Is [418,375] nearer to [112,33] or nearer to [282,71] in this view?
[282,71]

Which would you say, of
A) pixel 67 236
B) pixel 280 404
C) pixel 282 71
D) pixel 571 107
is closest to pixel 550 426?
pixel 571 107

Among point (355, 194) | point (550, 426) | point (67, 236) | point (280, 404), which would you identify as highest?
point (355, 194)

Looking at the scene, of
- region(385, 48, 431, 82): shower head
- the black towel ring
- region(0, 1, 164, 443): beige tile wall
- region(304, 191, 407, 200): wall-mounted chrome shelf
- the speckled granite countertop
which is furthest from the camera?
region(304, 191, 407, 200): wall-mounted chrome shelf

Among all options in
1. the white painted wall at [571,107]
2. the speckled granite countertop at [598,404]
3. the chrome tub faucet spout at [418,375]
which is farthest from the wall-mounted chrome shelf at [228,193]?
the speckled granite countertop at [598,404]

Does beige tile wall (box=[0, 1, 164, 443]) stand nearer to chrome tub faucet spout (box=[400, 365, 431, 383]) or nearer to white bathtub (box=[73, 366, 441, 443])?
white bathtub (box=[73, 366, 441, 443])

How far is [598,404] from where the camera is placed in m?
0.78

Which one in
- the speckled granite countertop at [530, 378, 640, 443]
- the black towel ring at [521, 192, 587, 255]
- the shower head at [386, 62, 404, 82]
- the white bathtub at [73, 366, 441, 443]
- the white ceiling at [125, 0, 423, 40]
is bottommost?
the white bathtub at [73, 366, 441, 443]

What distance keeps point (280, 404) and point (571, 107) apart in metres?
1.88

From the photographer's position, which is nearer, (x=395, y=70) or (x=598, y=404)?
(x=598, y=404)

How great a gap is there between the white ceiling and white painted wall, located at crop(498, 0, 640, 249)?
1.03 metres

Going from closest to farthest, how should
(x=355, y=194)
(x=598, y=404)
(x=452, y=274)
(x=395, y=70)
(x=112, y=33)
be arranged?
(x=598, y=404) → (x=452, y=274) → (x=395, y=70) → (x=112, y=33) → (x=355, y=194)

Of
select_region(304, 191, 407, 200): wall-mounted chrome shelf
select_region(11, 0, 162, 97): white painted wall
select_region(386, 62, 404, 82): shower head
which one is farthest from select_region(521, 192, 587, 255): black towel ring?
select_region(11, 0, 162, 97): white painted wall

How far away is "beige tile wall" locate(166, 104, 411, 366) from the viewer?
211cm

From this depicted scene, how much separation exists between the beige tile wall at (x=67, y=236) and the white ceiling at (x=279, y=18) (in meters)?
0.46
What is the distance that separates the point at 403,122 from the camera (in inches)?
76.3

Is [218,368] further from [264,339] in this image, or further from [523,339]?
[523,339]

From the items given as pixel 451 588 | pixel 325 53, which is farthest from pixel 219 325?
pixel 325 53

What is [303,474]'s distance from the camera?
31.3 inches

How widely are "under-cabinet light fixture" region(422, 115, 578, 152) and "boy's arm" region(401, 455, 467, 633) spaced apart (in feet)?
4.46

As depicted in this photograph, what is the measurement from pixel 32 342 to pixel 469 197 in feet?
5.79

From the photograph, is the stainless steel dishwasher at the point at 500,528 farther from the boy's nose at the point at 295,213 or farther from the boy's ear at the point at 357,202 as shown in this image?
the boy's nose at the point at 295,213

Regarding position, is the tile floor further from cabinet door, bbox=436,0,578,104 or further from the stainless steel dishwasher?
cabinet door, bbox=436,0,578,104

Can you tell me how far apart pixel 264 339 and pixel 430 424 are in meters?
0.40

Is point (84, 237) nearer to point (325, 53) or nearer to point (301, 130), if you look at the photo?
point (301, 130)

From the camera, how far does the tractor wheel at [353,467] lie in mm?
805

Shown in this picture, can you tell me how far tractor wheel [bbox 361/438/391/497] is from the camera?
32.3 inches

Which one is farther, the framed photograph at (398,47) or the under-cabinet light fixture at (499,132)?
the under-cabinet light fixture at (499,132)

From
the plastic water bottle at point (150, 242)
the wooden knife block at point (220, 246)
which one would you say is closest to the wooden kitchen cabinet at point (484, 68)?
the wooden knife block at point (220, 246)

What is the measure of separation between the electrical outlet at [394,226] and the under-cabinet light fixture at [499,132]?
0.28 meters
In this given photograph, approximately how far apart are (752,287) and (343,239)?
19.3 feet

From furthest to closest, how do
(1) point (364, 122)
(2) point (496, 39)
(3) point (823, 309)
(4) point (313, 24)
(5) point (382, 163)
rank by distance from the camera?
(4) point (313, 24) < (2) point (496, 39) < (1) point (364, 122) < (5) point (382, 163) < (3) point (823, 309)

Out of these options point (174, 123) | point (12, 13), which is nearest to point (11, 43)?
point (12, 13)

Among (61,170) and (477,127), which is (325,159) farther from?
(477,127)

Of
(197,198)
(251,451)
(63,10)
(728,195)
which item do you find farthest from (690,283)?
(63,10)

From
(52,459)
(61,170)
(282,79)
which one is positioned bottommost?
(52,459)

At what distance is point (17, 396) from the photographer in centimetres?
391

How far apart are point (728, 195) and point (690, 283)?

※

#### TO DO
Reproduce the entries above in full, verbatim.

#### OUTPUT FOR THIS TASK
Is [418,375] nearer to [112,33] or nearer to [282,71] in this view?
[282,71]

Which would you say, of
A) pixel 67 236
B) pixel 280 404
C) pixel 282 71
D) pixel 571 107
is closest to pixel 550 426?
pixel 571 107

Among point (355, 194) | point (550, 426) | point (67, 236) | point (280, 404), which would you identify as highest?
point (355, 194)

Looking at the scene, of
- region(385, 48, 431, 82): shower head
- the black towel ring
- region(0, 1, 164, 443): beige tile wall
- region(304, 191, 407, 200): wall-mounted chrome shelf
- the speckled granite countertop
which is furthest from the camera?
region(304, 191, 407, 200): wall-mounted chrome shelf

Among all options in
1. the white painted wall at [571,107]
2. the speckled granite countertop at [598,404]
3. the chrome tub faucet spout at [418,375]
which is farthest from the wall-mounted chrome shelf at [228,193]?
the speckled granite countertop at [598,404]

Does beige tile wall (box=[0, 1, 164, 443]) stand nearer to chrome tub faucet spout (box=[400, 365, 431, 383]) or nearer to white bathtub (box=[73, 366, 441, 443])?
white bathtub (box=[73, 366, 441, 443])

How far is [598,404] from where the camera is placed in m?
0.78

Which one in
- the speckled granite countertop at [530, 378, 640, 443]
- the black towel ring at [521, 192, 587, 255]
- the shower head at [386, 62, 404, 82]
- the white bathtub at [73, 366, 441, 443]
- the white ceiling at [125, 0, 423, 40]
is bottommost?
the white bathtub at [73, 366, 441, 443]

What distance keeps point (280, 404) and point (571, 107) apart in metres?
1.88

From the photographer's position, which is nearer, (x=395, y=70) or (x=598, y=404)?
(x=598, y=404)

How great a gap is there between the white ceiling and white painted wall, located at crop(498, 0, 640, 249)?
1.03 metres

Going from closest to farthest, how should
(x=355, y=194)
(x=598, y=404)
(x=452, y=274)
(x=395, y=70)
(x=112, y=33)
be arranged?
(x=598, y=404) → (x=452, y=274) → (x=395, y=70) → (x=112, y=33) → (x=355, y=194)

Of
select_region(304, 191, 407, 200): wall-mounted chrome shelf
select_region(11, 0, 162, 97): white painted wall
select_region(386, 62, 404, 82): shower head
which one is farthest from select_region(521, 192, 587, 255): black towel ring?
select_region(11, 0, 162, 97): white painted wall

How far away is "beige tile wall" locate(166, 104, 411, 366) from the viewer?
211cm

From this depicted scene, how much separation exists between the beige tile wall at (x=67, y=236) and the white ceiling at (x=279, y=18) (in meters)?
0.46
What is the distance that separates the point at 403,122 from the camera (in inches)?
76.3

Is [218,368] further from [264,339] in this image, or further from [523,339]?
[523,339]

From the items given as pixel 451 588 | pixel 325 53, which is farthest from pixel 219 325?
pixel 325 53

What is [303,474]'s distance from the camera?
31.3 inches

How widely are "under-cabinet light fixture" region(422, 115, 578, 152) and "boy's arm" region(401, 455, 467, 633) spaced apart (in feet)?
4.46

As depicted in this photograph, what is the measurement from pixel 32 342 to pixel 469 197 in feet?
5.79

From the photograph, is the stainless steel dishwasher at the point at 500,528 farther from the boy's nose at the point at 295,213 or farther from the boy's ear at the point at 357,202 as shown in this image?
the boy's nose at the point at 295,213

Regarding position, is the tile floor further from cabinet door, bbox=436,0,578,104 or further from the stainless steel dishwasher?
cabinet door, bbox=436,0,578,104

Can you tell me how far apart pixel 264 339 and pixel 430 424 are in meters?
0.40

Is point (84, 237) nearer to point (325, 53) or nearer to point (301, 130), if you look at the photo?
point (301, 130)

From the camera, how far does the tractor wheel at [353,467] lie in mm?
805

Shown in this picture, can you tell me how far tractor wheel [bbox 361/438/391/497] is from the camera?
32.3 inches

Which one is farther, the framed photograph at (398,47) or the under-cabinet light fixture at (499,132)?
the under-cabinet light fixture at (499,132)

From
the plastic water bottle at point (150, 242)
the wooden knife block at point (220, 246)
which one would you say is closest to the wooden kitchen cabinet at point (484, 68)?
the wooden knife block at point (220, 246)

What is the measure of separation between the electrical outlet at [394,226] and the under-cabinet light fixture at [499,132]?
0.28 meters
In this given photograph, approximately how far apart are (752,287) and (343,239)?
19.3 feet

From furthest to closest, how do
(1) point (364, 122)
(2) point (496, 39)
(3) point (823, 309)
(4) point (313, 24)
(5) point (382, 163)
rank by distance from the camera?
(4) point (313, 24) < (2) point (496, 39) < (1) point (364, 122) < (5) point (382, 163) < (3) point (823, 309)

Out of these options point (174, 123) | point (12, 13), which is nearest to point (11, 43)?
point (12, 13)

Among (61,170) and (477,127), which is (325,159) farther from?
(477,127)

Of
(197,198)
(251,451)
(63,10)
(728,195)
which item do you find farthest from (690,283)?
(63,10)

From
(52,459)
(61,170)
(282,79)
which one is positioned bottommost?
(52,459)

At what distance is point (17, 396) from the photographer in centimetres?
391

How far apart are point (728, 195) and point (690, 283)?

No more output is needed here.